• EXCERPTED DATA

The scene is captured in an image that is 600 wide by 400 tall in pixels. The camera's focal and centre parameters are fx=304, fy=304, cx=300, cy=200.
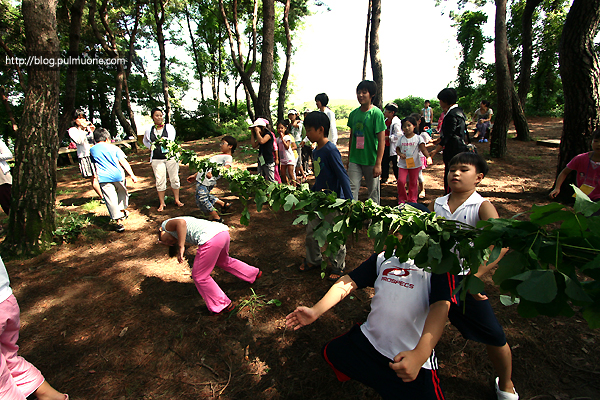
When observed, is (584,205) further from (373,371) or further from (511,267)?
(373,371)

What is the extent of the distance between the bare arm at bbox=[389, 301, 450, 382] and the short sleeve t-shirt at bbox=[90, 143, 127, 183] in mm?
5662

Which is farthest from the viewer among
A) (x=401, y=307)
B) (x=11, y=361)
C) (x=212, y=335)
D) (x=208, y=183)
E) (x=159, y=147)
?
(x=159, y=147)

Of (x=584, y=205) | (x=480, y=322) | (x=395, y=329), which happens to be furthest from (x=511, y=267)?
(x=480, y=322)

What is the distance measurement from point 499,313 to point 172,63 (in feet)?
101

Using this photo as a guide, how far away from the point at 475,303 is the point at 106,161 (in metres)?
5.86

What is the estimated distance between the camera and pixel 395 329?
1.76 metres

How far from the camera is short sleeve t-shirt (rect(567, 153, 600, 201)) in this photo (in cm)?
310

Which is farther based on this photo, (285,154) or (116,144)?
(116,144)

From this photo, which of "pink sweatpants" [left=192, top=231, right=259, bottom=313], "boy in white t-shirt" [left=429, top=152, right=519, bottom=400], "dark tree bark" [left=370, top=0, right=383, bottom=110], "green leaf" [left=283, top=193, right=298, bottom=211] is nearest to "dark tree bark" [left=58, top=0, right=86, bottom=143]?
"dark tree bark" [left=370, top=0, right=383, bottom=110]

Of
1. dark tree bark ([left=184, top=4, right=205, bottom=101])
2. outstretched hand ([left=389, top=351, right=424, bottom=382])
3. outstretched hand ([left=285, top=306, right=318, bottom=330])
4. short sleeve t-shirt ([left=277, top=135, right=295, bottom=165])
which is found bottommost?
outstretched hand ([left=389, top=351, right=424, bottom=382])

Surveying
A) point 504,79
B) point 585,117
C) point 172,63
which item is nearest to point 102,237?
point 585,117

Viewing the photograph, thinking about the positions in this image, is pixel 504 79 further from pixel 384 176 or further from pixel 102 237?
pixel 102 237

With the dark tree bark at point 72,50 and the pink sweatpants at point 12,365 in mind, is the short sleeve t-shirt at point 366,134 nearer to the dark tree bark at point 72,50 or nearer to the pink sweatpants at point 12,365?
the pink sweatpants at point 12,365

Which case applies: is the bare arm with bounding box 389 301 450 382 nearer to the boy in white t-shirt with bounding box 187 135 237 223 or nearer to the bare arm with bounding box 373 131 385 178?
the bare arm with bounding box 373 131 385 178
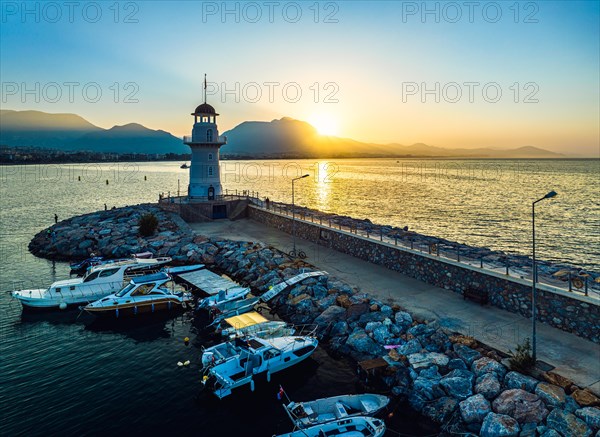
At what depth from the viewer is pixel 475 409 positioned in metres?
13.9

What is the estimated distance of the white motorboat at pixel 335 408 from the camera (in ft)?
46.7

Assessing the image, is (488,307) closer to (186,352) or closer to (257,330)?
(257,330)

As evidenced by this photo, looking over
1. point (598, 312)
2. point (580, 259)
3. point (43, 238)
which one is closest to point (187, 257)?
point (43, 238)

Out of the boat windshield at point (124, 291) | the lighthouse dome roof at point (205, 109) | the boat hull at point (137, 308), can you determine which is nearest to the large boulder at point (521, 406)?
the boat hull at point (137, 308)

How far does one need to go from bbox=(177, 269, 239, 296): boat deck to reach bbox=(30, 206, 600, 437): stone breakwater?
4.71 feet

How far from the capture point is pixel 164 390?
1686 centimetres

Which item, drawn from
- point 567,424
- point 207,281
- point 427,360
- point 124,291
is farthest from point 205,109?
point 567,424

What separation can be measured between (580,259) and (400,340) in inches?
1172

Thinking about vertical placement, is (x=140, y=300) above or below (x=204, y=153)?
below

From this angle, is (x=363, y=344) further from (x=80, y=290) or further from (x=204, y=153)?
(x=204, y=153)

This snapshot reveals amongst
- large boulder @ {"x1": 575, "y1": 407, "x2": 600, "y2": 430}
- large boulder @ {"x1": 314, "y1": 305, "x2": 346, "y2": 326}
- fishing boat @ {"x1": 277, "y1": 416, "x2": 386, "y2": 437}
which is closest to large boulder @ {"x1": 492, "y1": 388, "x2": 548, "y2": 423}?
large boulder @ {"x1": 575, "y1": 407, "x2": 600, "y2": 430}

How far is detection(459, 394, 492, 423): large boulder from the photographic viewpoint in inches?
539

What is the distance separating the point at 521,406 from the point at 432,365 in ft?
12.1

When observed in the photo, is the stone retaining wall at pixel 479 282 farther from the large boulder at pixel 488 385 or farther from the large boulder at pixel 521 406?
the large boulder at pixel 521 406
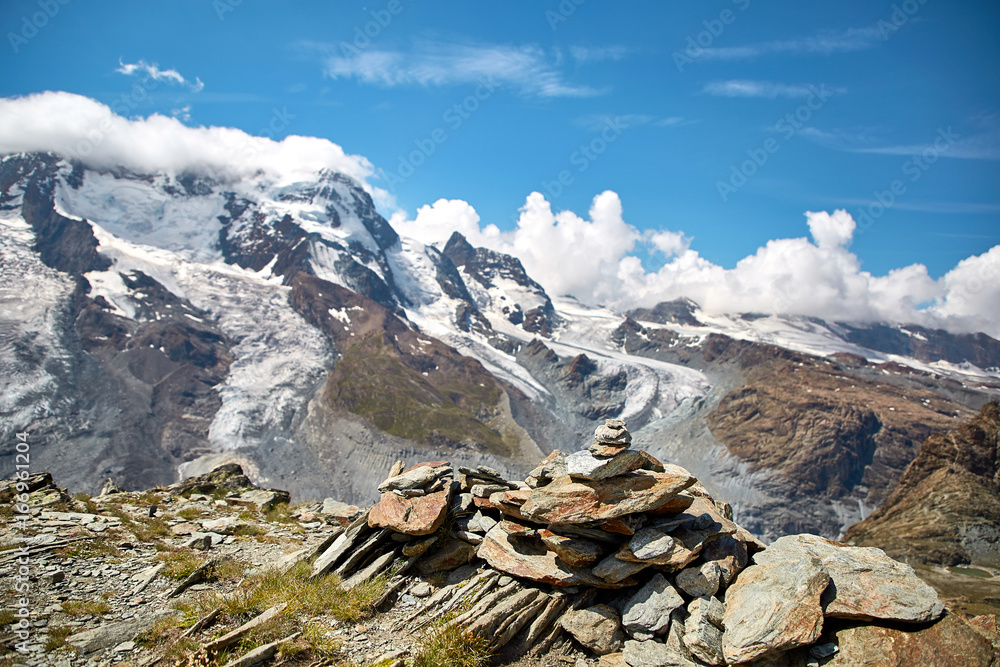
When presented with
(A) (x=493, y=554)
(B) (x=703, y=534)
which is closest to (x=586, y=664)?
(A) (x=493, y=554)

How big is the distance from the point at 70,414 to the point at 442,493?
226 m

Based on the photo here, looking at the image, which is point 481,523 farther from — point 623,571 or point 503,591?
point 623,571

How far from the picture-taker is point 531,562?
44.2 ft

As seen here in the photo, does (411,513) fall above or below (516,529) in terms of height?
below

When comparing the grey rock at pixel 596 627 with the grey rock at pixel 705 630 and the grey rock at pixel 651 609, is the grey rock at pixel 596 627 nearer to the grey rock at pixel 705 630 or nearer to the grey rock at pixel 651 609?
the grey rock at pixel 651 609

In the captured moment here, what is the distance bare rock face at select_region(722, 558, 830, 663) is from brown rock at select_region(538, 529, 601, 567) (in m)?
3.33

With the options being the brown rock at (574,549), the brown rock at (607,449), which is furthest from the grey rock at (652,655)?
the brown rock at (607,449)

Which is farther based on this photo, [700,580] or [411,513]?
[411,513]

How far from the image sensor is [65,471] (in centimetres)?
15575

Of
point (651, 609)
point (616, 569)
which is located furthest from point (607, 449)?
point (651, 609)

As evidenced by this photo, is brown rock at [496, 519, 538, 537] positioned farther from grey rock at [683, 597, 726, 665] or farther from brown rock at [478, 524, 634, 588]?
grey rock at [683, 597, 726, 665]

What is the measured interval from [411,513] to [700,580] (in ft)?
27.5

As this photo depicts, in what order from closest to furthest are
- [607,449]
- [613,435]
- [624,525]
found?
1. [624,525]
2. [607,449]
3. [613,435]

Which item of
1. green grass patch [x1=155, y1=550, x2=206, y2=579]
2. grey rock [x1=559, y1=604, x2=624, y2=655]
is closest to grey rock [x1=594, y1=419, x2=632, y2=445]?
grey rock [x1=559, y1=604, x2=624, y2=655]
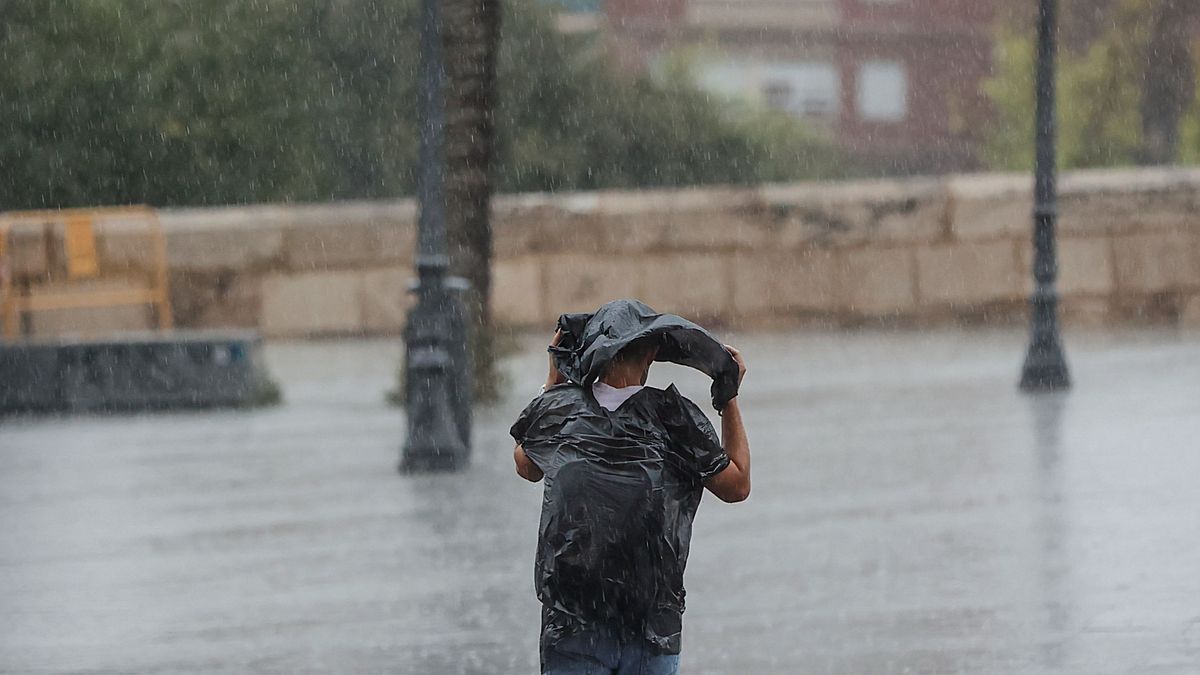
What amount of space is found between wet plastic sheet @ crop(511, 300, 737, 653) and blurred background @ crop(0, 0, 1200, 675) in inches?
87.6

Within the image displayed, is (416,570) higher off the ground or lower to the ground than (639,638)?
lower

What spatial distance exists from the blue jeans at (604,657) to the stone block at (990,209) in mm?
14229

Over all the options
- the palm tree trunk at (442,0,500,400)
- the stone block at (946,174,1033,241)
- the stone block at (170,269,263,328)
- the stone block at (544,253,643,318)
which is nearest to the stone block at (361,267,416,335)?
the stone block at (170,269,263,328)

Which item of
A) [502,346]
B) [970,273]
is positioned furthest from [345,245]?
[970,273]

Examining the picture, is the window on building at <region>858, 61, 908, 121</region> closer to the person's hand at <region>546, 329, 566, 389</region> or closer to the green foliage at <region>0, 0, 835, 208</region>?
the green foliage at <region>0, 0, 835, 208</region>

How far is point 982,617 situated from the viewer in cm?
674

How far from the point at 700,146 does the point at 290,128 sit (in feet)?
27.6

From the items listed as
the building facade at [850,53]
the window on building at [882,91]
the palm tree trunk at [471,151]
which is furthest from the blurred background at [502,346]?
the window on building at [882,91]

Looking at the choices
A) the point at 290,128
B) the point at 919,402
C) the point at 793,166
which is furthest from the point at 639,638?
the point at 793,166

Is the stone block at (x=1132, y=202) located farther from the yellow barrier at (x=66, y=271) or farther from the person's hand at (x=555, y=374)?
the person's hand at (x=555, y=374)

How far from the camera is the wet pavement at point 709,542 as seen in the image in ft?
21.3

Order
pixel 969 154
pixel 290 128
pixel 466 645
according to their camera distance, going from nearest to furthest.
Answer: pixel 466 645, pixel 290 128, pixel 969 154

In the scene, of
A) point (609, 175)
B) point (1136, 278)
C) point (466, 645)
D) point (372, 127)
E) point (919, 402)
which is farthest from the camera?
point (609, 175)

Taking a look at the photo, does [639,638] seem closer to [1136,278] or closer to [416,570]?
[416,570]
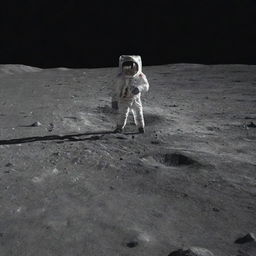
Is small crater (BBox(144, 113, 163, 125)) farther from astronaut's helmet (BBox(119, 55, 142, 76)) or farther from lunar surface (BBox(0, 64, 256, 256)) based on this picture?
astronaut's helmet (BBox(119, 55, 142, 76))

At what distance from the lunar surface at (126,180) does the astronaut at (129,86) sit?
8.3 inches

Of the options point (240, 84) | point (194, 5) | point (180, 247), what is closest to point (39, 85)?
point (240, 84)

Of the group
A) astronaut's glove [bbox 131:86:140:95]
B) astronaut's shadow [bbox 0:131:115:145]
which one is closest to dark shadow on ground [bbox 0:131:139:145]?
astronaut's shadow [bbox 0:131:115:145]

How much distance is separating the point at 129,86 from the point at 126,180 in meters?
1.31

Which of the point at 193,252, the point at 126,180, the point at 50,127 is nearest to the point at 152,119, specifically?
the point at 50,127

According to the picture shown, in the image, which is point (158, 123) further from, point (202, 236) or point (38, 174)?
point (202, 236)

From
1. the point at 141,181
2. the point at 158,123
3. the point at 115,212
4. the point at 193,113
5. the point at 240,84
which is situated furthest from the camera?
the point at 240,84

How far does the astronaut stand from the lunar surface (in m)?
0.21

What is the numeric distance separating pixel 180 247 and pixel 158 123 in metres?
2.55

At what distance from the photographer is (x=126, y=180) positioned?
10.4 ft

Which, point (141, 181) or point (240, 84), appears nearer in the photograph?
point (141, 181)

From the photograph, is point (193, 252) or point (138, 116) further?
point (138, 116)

• DIRECTIVE
Your task is to transcribe the line containing "How far does the" and every line after it, through the last line of the data, exactly as written and with nothing more.

• OUTPUT
How far does the astronaut stand from the lunar surface (in m)?
0.21

What is the numeric distance separating pixel 180 247 and pixel 158 123 in metres?
2.55

At what distance from the photographer is (x=126, y=180) positioned?
10.4 ft

Which, point (141, 181) or point (240, 84), appears nearer in the photograph?
point (141, 181)

From the photograph, is point (193, 252) or point (138, 116) further?
point (138, 116)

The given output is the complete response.